Integration of the FISICA fore–Dewar with the FLAMINGOS spectrograph was done in Tucson by Nicolas and me in the summer of 2004, at the NOAO lab facilities. The principal concern during these first tests was to verify the virtual slitlet from the IFU was indeed in focus with the spectrograph.

I worked closely with Jeff Julian and the KPNO staff to ensure a seamless installation at the KPNO Mayall 4–m telescope. Our First–Light observation run was in October 2004. Steve, Nicolas, Dave Clark, Rafael Guzmán and I devised and executed a number of observation strategy tests during this run, including methods to acquire targets, focus the telescope through the IFU, and how to efficiently dither the telescope during observations. A number of science performance observations included bright G stars, emission line stars and a planetary nebula. During this run we obtained new science observations of NGC 1569 described above in the text and in the image at the head of the page.

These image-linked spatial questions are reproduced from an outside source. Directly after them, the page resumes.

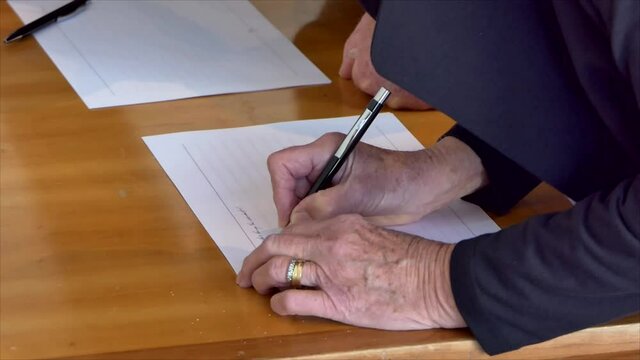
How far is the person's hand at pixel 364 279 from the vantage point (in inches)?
32.6

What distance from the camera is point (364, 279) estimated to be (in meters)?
0.83

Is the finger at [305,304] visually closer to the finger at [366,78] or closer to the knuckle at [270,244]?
the knuckle at [270,244]

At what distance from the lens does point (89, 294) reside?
2.76ft

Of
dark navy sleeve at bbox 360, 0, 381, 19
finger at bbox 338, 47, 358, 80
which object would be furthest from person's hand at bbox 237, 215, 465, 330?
finger at bbox 338, 47, 358, 80

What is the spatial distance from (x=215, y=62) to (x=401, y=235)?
0.47m

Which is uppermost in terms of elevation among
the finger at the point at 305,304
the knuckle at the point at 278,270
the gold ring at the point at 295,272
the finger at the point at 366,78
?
the knuckle at the point at 278,270

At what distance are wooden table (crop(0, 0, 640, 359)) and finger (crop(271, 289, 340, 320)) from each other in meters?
0.01

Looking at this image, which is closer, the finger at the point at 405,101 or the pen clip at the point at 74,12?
the finger at the point at 405,101

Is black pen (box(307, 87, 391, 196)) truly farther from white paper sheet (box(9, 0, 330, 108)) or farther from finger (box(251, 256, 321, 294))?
white paper sheet (box(9, 0, 330, 108))

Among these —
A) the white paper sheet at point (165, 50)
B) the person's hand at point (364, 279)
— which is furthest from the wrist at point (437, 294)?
the white paper sheet at point (165, 50)

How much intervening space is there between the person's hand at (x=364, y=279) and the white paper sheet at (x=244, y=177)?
6 cm

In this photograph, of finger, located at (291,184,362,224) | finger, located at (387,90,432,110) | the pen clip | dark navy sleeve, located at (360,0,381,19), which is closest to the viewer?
finger, located at (291,184,362,224)

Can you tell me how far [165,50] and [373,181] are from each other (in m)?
0.42

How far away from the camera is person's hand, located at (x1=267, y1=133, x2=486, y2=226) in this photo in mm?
944
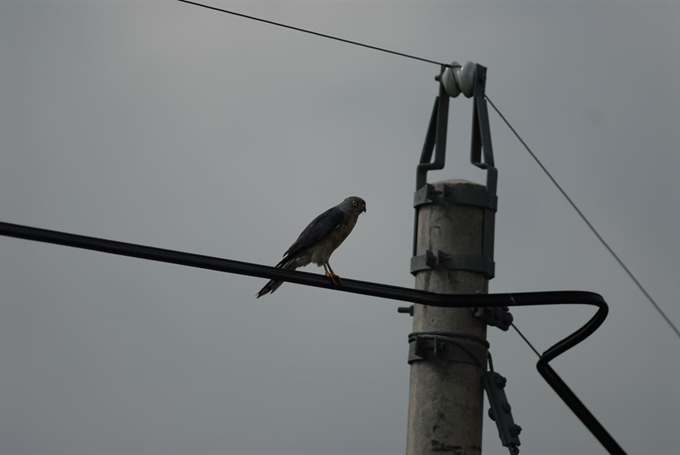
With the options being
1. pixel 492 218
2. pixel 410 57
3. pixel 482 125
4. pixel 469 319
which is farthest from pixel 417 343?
pixel 410 57

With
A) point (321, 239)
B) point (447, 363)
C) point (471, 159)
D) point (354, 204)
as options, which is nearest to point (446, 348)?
point (447, 363)

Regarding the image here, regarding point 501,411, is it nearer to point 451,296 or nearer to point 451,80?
point 451,296

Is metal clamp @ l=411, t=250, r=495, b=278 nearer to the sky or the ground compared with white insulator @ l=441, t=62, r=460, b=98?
nearer to the ground

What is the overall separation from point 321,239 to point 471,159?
188 centimetres

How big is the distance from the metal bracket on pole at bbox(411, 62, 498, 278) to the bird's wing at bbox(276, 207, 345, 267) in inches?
70.9

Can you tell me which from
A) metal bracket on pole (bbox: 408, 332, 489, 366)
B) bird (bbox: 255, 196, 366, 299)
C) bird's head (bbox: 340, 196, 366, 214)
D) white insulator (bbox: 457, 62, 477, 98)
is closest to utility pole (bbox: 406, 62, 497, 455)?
metal bracket on pole (bbox: 408, 332, 489, 366)

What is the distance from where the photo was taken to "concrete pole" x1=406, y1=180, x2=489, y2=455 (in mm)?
8367

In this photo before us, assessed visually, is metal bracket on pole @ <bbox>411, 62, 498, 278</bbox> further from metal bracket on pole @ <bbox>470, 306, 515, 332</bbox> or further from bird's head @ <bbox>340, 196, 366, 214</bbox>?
bird's head @ <bbox>340, 196, 366, 214</bbox>

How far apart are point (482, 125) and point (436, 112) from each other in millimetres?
346

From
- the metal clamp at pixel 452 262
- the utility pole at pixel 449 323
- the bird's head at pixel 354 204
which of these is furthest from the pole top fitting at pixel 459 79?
the bird's head at pixel 354 204

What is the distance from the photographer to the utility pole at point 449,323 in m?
8.38

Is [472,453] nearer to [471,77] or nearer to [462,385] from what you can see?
[462,385]

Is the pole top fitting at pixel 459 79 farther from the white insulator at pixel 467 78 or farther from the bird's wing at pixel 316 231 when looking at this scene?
the bird's wing at pixel 316 231

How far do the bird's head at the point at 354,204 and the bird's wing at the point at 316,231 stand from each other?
17 centimetres
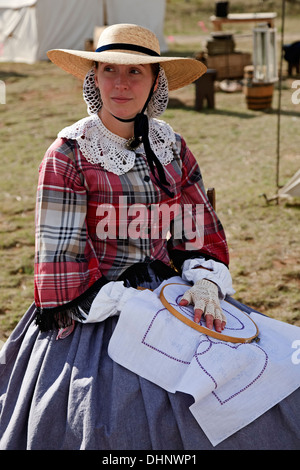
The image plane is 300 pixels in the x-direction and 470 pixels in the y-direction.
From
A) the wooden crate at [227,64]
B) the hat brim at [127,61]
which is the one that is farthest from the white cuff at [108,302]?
the wooden crate at [227,64]

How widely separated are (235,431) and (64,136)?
116 centimetres

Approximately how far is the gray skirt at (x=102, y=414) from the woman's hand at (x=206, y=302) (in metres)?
0.28

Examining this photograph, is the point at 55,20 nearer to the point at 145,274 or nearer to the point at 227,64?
the point at 227,64

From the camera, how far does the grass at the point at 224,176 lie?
3.85 meters

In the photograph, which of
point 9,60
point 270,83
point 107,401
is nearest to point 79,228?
point 107,401

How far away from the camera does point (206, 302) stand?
1971 mm

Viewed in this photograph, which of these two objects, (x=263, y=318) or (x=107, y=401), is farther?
(x=263, y=318)

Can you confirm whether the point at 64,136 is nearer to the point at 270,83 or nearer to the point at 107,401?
the point at 107,401

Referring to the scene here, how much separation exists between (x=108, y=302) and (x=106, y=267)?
0.62 ft

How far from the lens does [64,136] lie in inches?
79.0

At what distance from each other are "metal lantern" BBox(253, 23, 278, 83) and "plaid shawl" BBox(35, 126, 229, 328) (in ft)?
21.0

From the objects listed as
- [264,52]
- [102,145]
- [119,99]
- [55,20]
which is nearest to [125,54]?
[119,99]

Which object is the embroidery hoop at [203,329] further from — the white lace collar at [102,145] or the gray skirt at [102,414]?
the white lace collar at [102,145]

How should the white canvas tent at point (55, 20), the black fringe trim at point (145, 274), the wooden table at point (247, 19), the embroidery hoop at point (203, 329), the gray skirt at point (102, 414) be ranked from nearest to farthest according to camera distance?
the gray skirt at point (102, 414) → the embroidery hoop at point (203, 329) → the black fringe trim at point (145, 274) → the wooden table at point (247, 19) → the white canvas tent at point (55, 20)
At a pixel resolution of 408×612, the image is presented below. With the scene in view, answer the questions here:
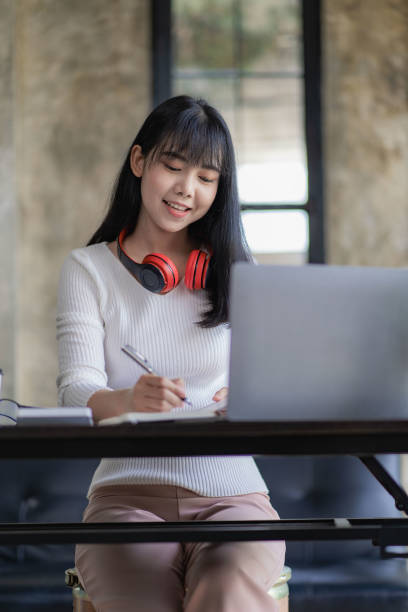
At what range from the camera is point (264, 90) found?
3.88 m

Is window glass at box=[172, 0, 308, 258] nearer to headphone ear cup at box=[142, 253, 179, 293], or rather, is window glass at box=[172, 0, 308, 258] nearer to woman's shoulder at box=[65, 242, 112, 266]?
woman's shoulder at box=[65, 242, 112, 266]

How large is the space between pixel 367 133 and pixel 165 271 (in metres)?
2.50

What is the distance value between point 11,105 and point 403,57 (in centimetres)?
193

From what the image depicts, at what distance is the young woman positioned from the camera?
1.20m

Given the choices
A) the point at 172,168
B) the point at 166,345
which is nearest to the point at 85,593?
the point at 166,345

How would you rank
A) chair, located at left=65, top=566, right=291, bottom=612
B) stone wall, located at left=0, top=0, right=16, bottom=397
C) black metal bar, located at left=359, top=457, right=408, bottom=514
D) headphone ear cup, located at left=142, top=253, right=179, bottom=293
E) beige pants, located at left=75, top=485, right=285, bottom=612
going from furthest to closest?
stone wall, located at left=0, top=0, right=16, bottom=397
headphone ear cup, located at left=142, top=253, right=179, bottom=293
chair, located at left=65, top=566, right=291, bottom=612
black metal bar, located at left=359, top=457, right=408, bottom=514
beige pants, located at left=75, top=485, right=285, bottom=612

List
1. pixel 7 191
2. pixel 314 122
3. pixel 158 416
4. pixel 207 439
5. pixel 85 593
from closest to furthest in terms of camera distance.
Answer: pixel 207 439 < pixel 158 416 < pixel 85 593 < pixel 7 191 < pixel 314 122

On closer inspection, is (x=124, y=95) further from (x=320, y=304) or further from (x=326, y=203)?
(x=320, y=304)

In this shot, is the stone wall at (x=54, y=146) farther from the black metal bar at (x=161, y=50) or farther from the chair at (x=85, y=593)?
the chair at (x=85, y=593)

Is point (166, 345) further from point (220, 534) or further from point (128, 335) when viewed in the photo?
point (220, 534)

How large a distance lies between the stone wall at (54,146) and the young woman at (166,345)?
1.92 meters

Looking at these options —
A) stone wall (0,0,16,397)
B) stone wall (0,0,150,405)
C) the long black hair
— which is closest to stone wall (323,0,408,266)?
stone wall (0,0,150,405)

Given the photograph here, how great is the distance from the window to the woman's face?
7.02ft

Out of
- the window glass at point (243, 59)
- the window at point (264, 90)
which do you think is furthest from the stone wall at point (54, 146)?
the window glass at point (243, 59)
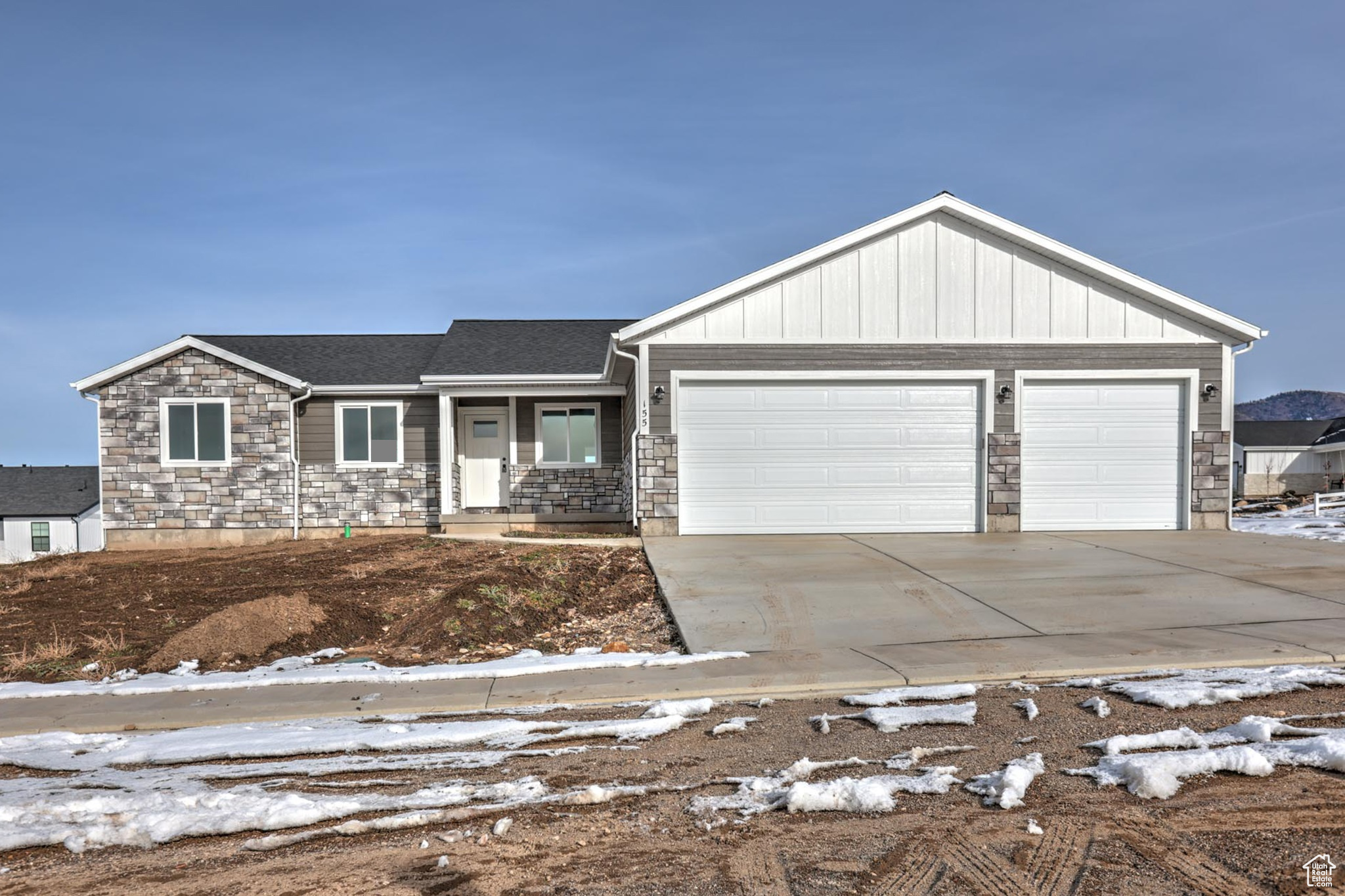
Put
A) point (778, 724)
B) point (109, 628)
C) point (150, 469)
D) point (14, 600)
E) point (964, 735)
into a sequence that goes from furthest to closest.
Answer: point (150, 469) → point (14, 600) → point (109, 628) → point (778, 724) → point (964, 735)

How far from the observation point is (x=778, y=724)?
4371 millimetres

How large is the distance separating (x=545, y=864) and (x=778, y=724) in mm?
1843

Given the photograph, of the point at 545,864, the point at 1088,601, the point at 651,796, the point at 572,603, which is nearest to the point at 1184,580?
the point at 1088,601

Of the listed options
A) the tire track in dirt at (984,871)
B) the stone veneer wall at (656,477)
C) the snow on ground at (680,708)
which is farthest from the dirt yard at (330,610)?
the tire track in dirt at (984,871)

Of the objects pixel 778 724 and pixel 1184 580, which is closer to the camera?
pixel 778 724

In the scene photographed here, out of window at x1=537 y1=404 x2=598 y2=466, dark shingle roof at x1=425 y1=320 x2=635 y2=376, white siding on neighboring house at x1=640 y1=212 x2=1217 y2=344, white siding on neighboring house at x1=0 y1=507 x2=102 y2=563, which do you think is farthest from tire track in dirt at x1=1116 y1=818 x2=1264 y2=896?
white siding on neighboring house at x1=0 y1=507 x2=102 y2=563

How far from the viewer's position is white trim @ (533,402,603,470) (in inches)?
639

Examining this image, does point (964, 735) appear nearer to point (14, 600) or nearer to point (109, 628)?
point (109, 628)

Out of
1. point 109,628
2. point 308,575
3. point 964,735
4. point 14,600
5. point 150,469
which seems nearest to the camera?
point 964,735

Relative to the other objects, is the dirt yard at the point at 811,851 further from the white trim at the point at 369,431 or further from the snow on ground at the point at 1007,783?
the white trim at the point at 369,431

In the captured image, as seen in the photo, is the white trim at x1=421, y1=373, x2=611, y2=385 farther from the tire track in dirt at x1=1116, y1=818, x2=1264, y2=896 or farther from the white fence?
the white fence

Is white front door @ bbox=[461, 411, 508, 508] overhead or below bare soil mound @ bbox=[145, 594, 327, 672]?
overhead

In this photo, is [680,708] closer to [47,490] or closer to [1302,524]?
[1302,524]

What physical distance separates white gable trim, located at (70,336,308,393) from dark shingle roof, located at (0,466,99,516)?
2151cm
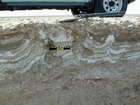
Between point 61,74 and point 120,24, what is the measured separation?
1.44 m

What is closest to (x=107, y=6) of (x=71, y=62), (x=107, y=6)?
(x=107, y=6)

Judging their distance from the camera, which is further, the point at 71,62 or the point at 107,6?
the point at 107,6

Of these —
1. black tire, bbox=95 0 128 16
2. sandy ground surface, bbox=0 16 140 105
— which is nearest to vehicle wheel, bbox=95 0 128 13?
black tire, bbox=95 0 128 16

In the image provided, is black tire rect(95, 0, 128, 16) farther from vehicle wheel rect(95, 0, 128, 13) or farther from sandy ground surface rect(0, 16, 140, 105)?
sandy ground surface rect(0, 16, 140, 105)

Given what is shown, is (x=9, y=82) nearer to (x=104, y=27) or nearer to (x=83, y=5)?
(x=104, y=27)

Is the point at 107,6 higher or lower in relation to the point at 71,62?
higher

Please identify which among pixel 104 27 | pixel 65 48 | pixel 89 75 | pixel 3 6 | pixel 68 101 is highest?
pixel 3 6

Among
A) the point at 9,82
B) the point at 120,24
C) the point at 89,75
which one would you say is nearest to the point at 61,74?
the point at 89,75

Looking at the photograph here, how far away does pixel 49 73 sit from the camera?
15.6 ft

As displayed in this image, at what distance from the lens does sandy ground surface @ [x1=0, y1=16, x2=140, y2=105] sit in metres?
4.60

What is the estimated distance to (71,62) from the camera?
4.84m

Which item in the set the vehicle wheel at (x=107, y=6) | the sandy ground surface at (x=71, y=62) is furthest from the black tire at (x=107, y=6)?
the sandy ground surface at (x=71, y=62)

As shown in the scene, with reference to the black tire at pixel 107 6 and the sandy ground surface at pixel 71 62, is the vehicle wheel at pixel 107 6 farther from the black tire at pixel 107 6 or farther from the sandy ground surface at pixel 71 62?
the sandy ground surface at pixel 71 62

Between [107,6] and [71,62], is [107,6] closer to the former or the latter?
[107,6]
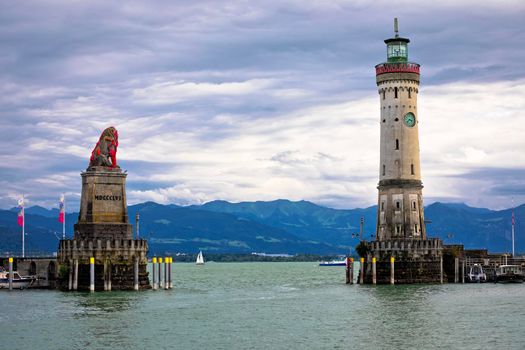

During the October 2004 observing run we determined that the IFU was insufficiently cold, leading to excess, unwanted, emission in the 2.2μm K–band. Steve and I devised a new set of thermal conduction straps between the IFU and the thermal bath in the Dewar, and I tested them in the spring of 2005. We had another observing run with FISICA in the summer of 2005.

From 2004 through fall 2009 FISICA was a visitor–class instrument at KPNO, available via collaboration with Prof. Eikenberry. In 2010 the FISICA IFU ws removed from the FLAMINGOS fore-Dewar. It is now on long–term loan to Prof. Dae-Sik Moon (University of Toronto). He and his team are designing WIFIS, the Wide Integral–Field Infrared Spectrograph, which will incorporate the FISICA IFU into its design.

Support for the FISICA project was provided by the University of Florida, the University of Central Florida, the Florida Space Research Initiative, and the Fundación por la Preservación del PSF.